··· TASK MATERIAL ···

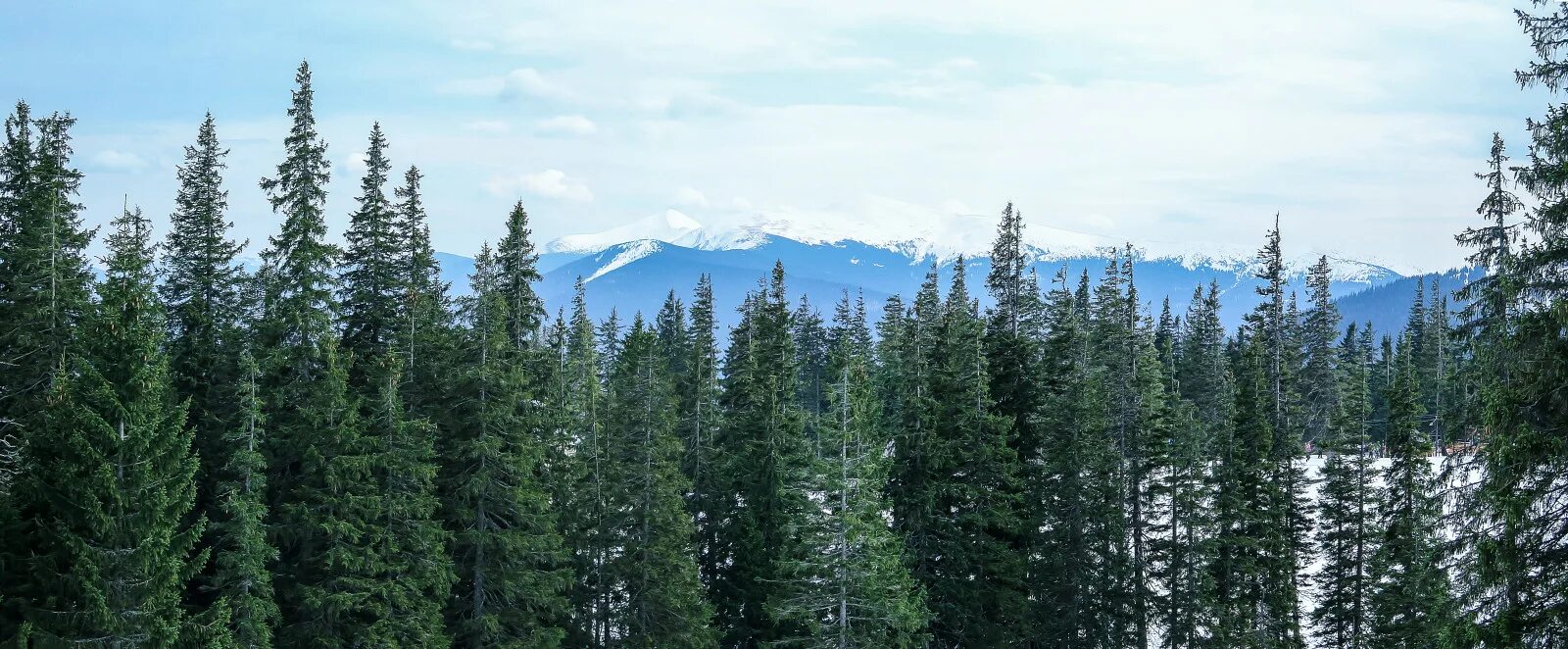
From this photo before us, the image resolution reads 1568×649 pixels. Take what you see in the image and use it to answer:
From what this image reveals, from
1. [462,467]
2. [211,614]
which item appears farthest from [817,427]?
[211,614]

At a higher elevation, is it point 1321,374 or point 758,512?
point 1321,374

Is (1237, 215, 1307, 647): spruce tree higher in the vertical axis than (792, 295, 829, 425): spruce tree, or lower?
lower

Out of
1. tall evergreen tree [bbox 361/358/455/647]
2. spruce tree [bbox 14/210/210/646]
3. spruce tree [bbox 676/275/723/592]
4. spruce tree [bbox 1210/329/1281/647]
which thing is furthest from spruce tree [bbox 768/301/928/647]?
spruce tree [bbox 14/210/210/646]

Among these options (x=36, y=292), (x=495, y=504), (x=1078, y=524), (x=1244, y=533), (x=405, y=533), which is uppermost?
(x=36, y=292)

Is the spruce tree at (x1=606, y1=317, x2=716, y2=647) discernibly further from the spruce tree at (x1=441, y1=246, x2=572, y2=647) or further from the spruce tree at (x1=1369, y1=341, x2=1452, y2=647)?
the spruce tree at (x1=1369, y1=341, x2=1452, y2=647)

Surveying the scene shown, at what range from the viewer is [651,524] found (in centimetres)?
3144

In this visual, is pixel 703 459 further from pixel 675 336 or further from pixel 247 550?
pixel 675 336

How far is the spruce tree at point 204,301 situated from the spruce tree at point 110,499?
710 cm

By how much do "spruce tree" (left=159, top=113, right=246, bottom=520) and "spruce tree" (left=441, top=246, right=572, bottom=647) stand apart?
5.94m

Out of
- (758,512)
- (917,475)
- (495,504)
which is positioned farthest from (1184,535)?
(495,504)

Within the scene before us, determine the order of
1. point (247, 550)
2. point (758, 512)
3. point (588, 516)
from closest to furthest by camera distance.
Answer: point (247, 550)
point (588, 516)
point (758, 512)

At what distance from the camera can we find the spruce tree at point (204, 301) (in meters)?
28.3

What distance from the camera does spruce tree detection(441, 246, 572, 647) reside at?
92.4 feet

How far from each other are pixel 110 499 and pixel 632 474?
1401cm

···

→ WHAT THE TASK ASKS: Can you copy the stretch from the line containing "In this visual, is" through the end of the records, word for word?

→ SOLUTION TO THE EXERCISE:
In this visual, is pixel 703 459 further from pixel 675 336 or further from pixel 247 550?
pixel 675 336

How far is the spruce tree at point 204,301 situated from the spruce tree at point 110,499?
710 cm

By how much do "spruce tree" (left=159, top=113, right=246, bottom=520) and "spruce tree" (left=441, top=246, right=572, bottom=647) stand apart?
5.94m

Out of
- (758,512)
- (917,475)
- (495,504)
which is positioned farthest from (1184,535)?
(495,504)

Within the scene before us, determine the order of
1. point (247, 550)
2. point (758, 512)
3. point (588, 516)
from closest to furthest by camera distance.
Answer: point (247, 550)
point (588, 516)
point (758, 512)

At what distance from the camera can we find the spruce tree at point (204, 301) (in meters)?
28.3

What distance from the camera does spruce tree detection(441, 246, 572, 647) reside at?
92.4 feet

How far from each other are pixel 110 499 and pixel 632 474?
1401cm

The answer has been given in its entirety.